The clearest example is by the Global Language Monitor, which declared the Most Popular Word of 2014 the “<3” emoji. Let that sink in: the most popular word isn’t even a real word.
We’ve been headed this way for some time, with the reduction of phone calls and letters, to emails, then to Facebook statues, then to character-restricted text messaging and tweets, and now just to sending pictures back and forth, whether that be through snapchat or emojis.
Rather than responding to a message with how you feel or your reaction to the statement, we simply send a face or pictures to roughly describe what we want to say. We no longer express ourselves through our own words, which give us endless possibilities of phrases and sentences, but rather limit our reactions to one or two pre-set emojis.
When we could be telling someone, “I’m frustrated that you tell me you’d like to hang out, but then bail on me at the last minute,” we simply send them a: -_-
Instead of saying, “That’s a great idea, and we should move forward with planning how we can execute it,” we just shoot over a: **thumbs up**
Even on the sentiments of love, ranging from loving a person, to thinking someone is attractive, to wanting a piece of the pie that someone just sent a picture of, we use one generic: <3
Sure, content clues provide a lot to each of these emojis in their respective examples, but do we really want to reduce ourselves to using the same emoji for loving someone, being excited about seeing someone AND the prospects of pie? I’d rather not, but yet I do. Instead of telling someone where I am, I’ll send them a running man, the swol arm and then a tired face so people know I’m working out.

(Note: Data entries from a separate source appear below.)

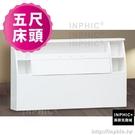 INPHIC-Liz 寶貝5尺純白床頭_9PFn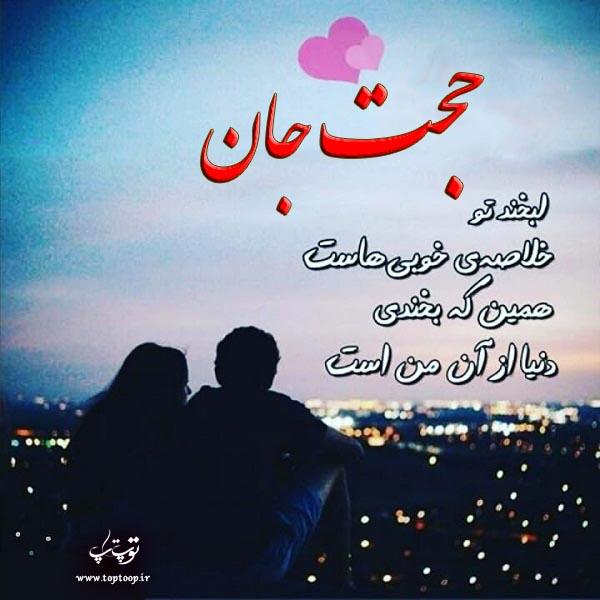 متن با تصویر درباره اسم حجت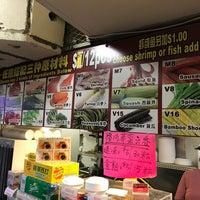 1/20/2018 tarihinde Sageziyaretçi tarafından Tianjin Dumpling House'de çekilen fotoğraf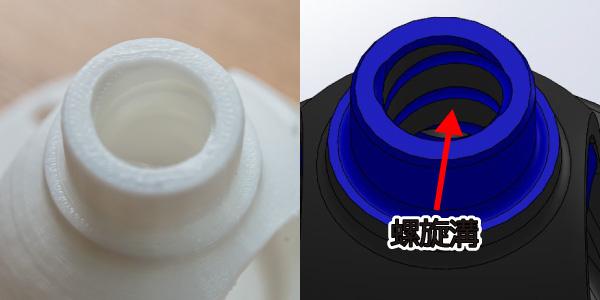 3Dプリント_diff_5
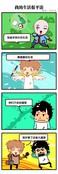 平凡之路漫画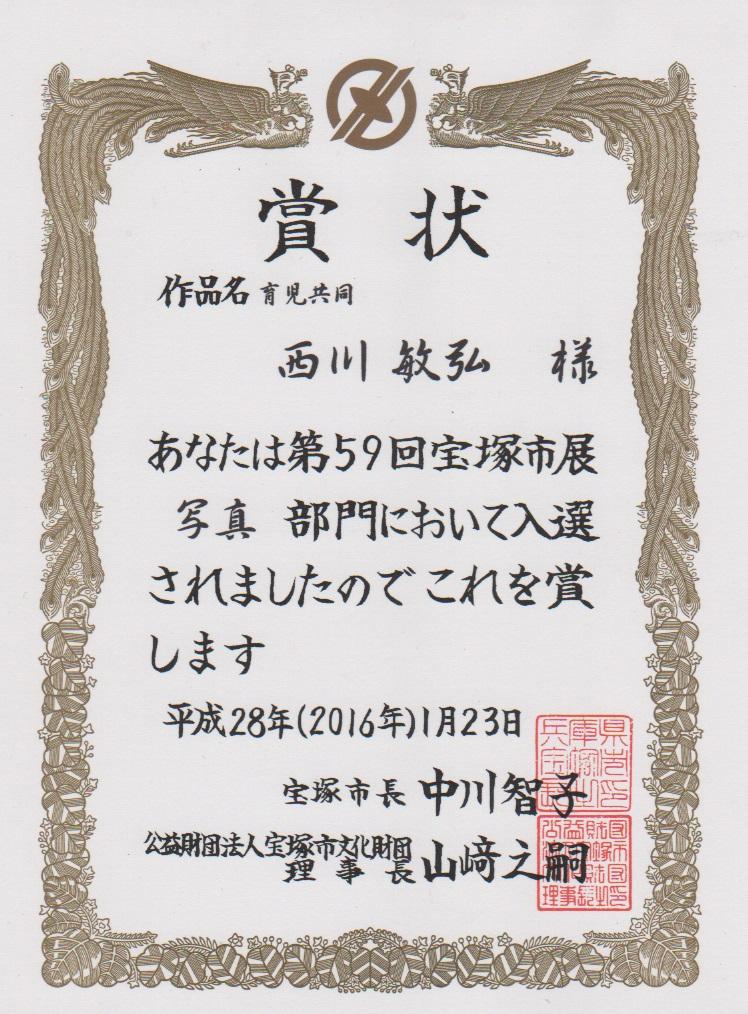 第59回宝塚市展入選_a0288226_21535387.jpg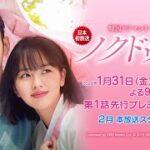 <衛星劇場2020年01月>韓国ドラマ  チャン・ドンユン×キム・ソヒョン主演の 『ノクドゥ伝(原題)』 1話先行放送予告
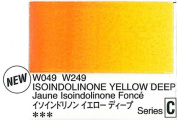 Holbein Artists Watercolour Isoindolinone Yellow Deep 15ml
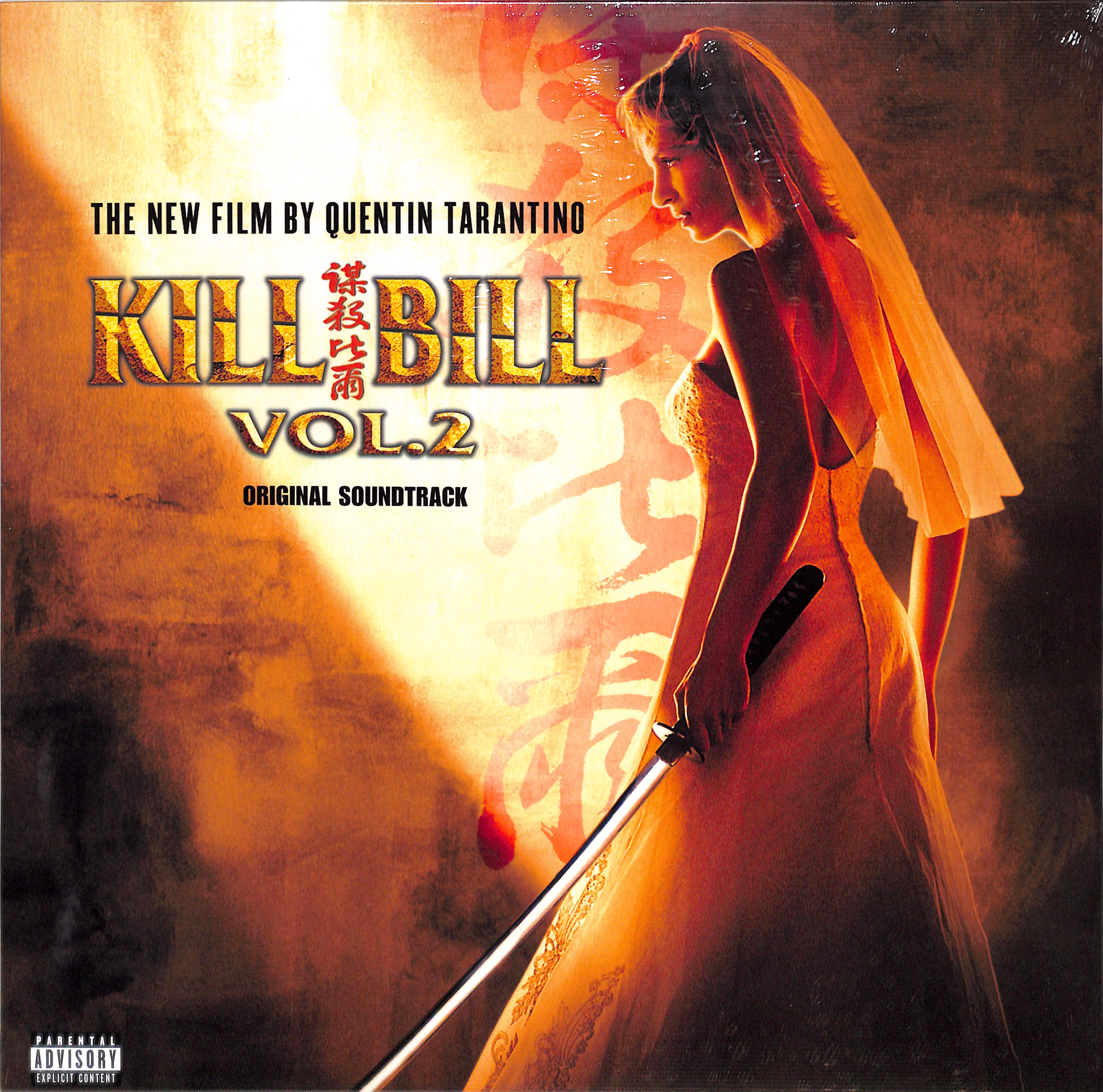 Various Artists - KILL BILL VOL. 2 - ORIGINAL SOUNDTRACK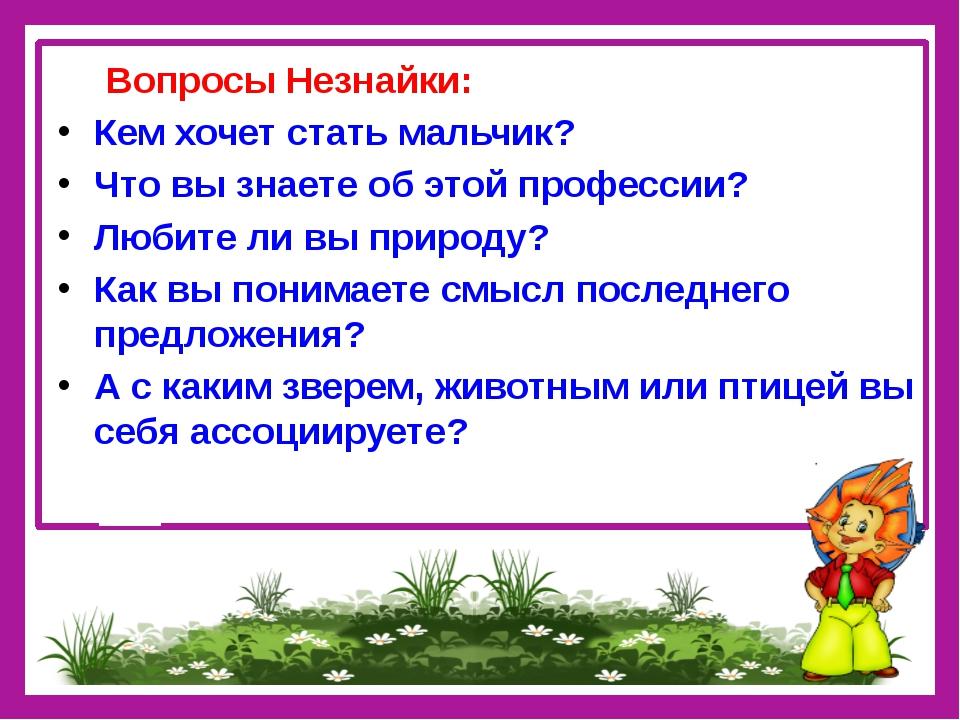 Вопросы Незнайки: Кем хочет стать мальчик? Что вы знаете об этой профессии?...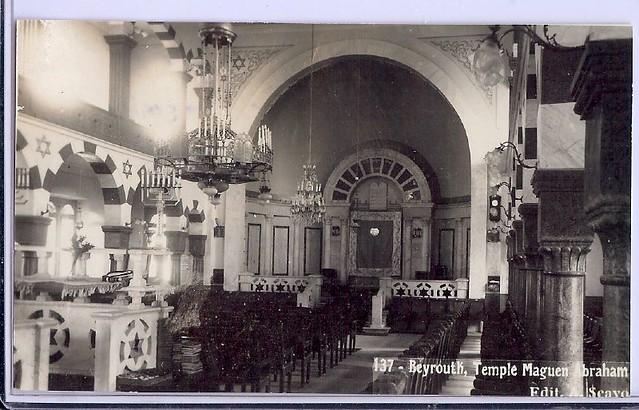 Beruit Lebanon Synagogue Jewish scan0592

I’ve even noticed that when I’m sending emails, I sometimes feel limited because I’ve only got my two generic keyboard smileys of :) or :(. How can I possibly feel limited when I’m typing on a keyboard, with 26 letters that I can rearrange to create boundless amounts of words and phrases, which can intricately describe every sentiment I have exactly as I feel them? Despite that linguistic opportunity, I feel tied to the simplicity of expressing myself in emojis because that’s how I regularly communicate with people. My iPhone has given me a standard set of feelings that I can use without having to think. And even when I’m not on a phone, I think, “If I was on my phone, I’d hit the **raises hand** emoji,” and then work from there trying to express why I’d want the raises hand emoji as part of my message. It’s working backwards from emojis, rather than forward to emojis.
We’ve let technology create our new language, and therefore our new way of thought. We’ve given up our free thought and rights of expression to the ease and simplicity of clicking one image to talk to each other.
I challenge you to break out of this self-imposed thought crime: try sending text messages without emojis for a week. See how good it feels to speak in your own words, and not in the words that Apple gave you.